(Selected passage begins)
Image: Nordstrom Web site

Should Nordstrom continue to carry Ivanka Trump merchandise? It sells. So Nordstrom will keep selling it. In its rambling email to employees, it wraps that fact in tissue paper and packing peanuts. Why not have the courage to tell the truth?

A friend of mine recently emailed Nordstrom to protest its decision to continue to sell Ivanka Trump’s clothing and accessories. In response, Nordstrom sent her a copy Pete Nordstrom’s 400-word email to its employees on the topic.

This is a fascinating piece of prose. You could sum it up in four words: we sell what sells. But Nordstrom wants to be oh-so-sensitive about this controversy (especially since its sales floor staff will be taking the brunt of the protests), so it surround the pure economics with a lot of sympathetic and ultimately meaningless language.

Here’s the email, with my translation.

We’ve been hearing feedback from customers and many of you about Nordstrom continuing to carry the Ivanka Trump brand. We want to share our thoughts on what has become a difficult topic.

Translation: We just stepped in something smelly.
(Selected passage ends)
#### [Activities]
1) In the piece on Nordstrom and Ivanka Trump merchandise, what four-word summary does the writer give for Pete Nordstrom's email?
2) Carry on the piece on Nordstrom and Ivanka Trump merchandise, starting after its final sentence.
The lines after this point have no connection to the piece on Nordstrom and Ivanka Trump merchandise.
(Stored data begins)
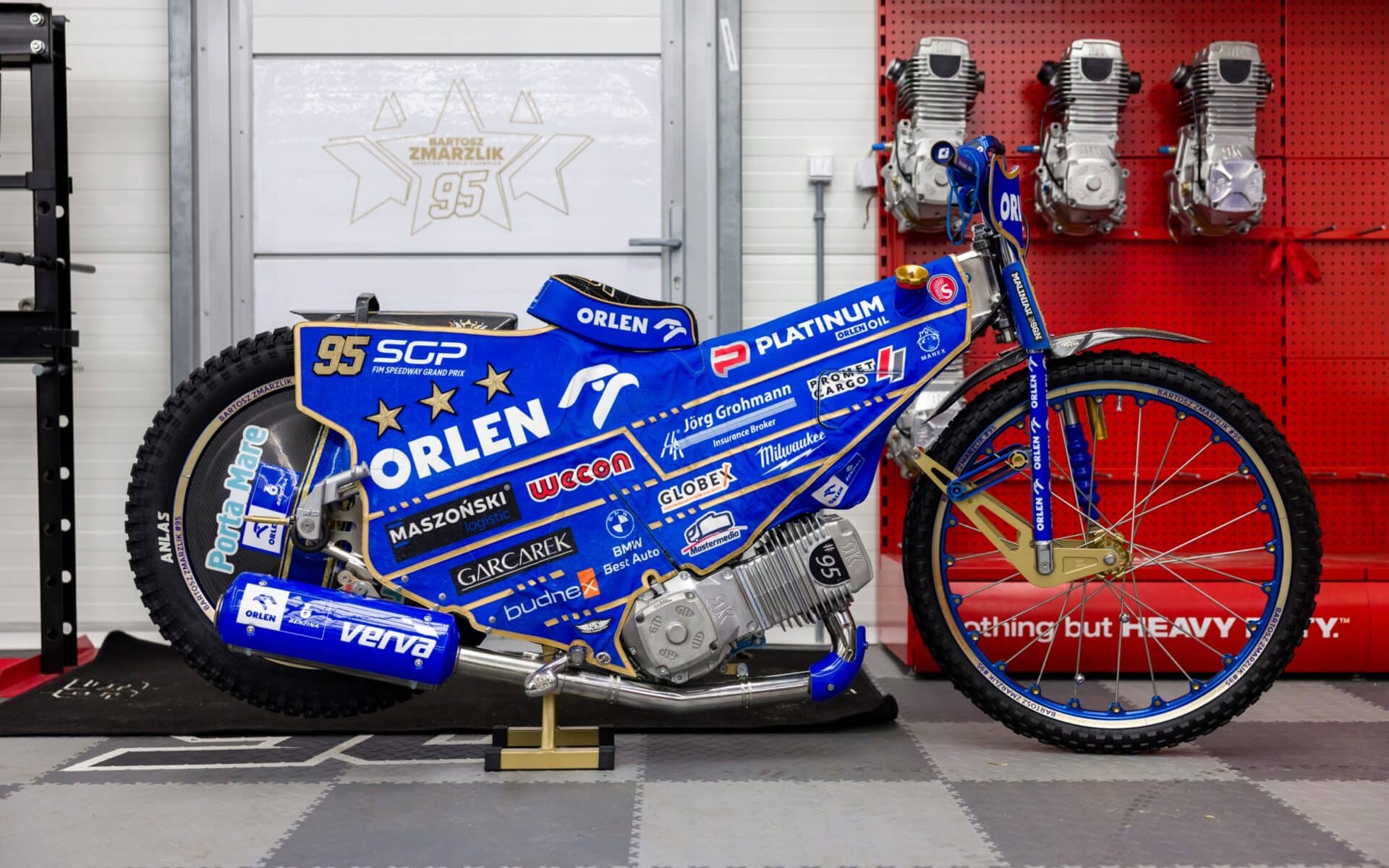 Motocykl, na którym Bartosz Zmarzlik zdobył 4. tytuł Mistrza Świata trafił na licytację WOŚP!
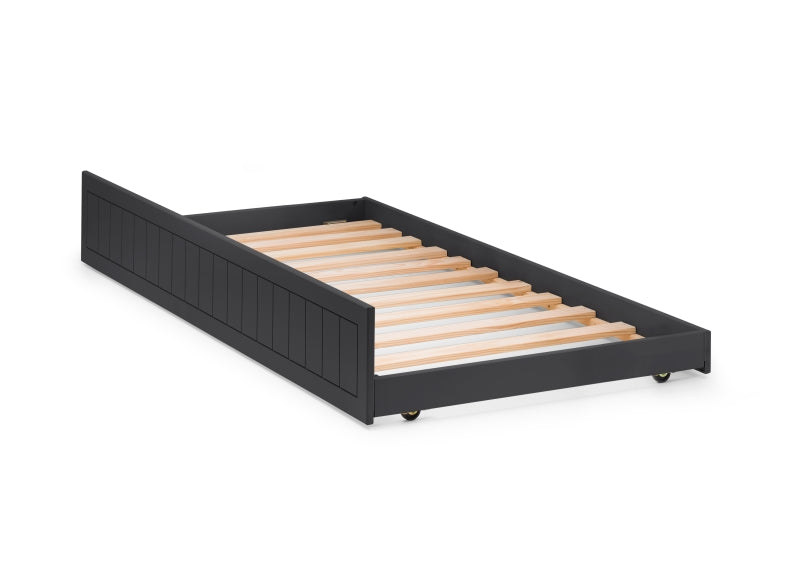 Maine Anthracite Bookcase Bed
(Stored data ends)
#### [Answers to the tasks]
1) We sell what sells.

2)
We’ve offered the brand since 2009. Particularly in Shoes, it has grown to be a sizable and successful business at Nordstrom and Nordstrom Rack. However, in light of current events, carrying the Ivanka Trump line has become a sensitive and controversial subject for many. In our sincere effort not to make business decisions based on politics but on performance and results, we find ourselves in a very difficult position.

Translation: Ivanka Trump’s stuff sells. We sell what sells. But it’s okay, because we had to think about it first.

We’ve heard from customers, including some who are long time loyal customers, threatening a boycott of Nordstrom if we continue to carry the line. Similarly, we’ve heard from customers who say they will boycott Nordstrom if we stop carrying the brand. This is a sharply divisive subject. No matter what we do, we are going to end up disappointing some of our customers.

Translation: No matter what do, someone will hate us. So we sell what sells.

We’re doing our best to listen, and what we continue to share is this – we’re a public company retailer that sells shoes, cosmetics, accessories, and clothes. We’re doing what we’ve always done which is trying our best to offer a compelling range of brands and products. We hold our vendor partners accountable for the performance of their merchandise and being an ethical business partner. Ultimately, every single brand we offer is evaluated on their results – if people don’t buy it, we won’t sell it.

Translation: We sell what sells, as long as the vendor doesn’t kill baby seals.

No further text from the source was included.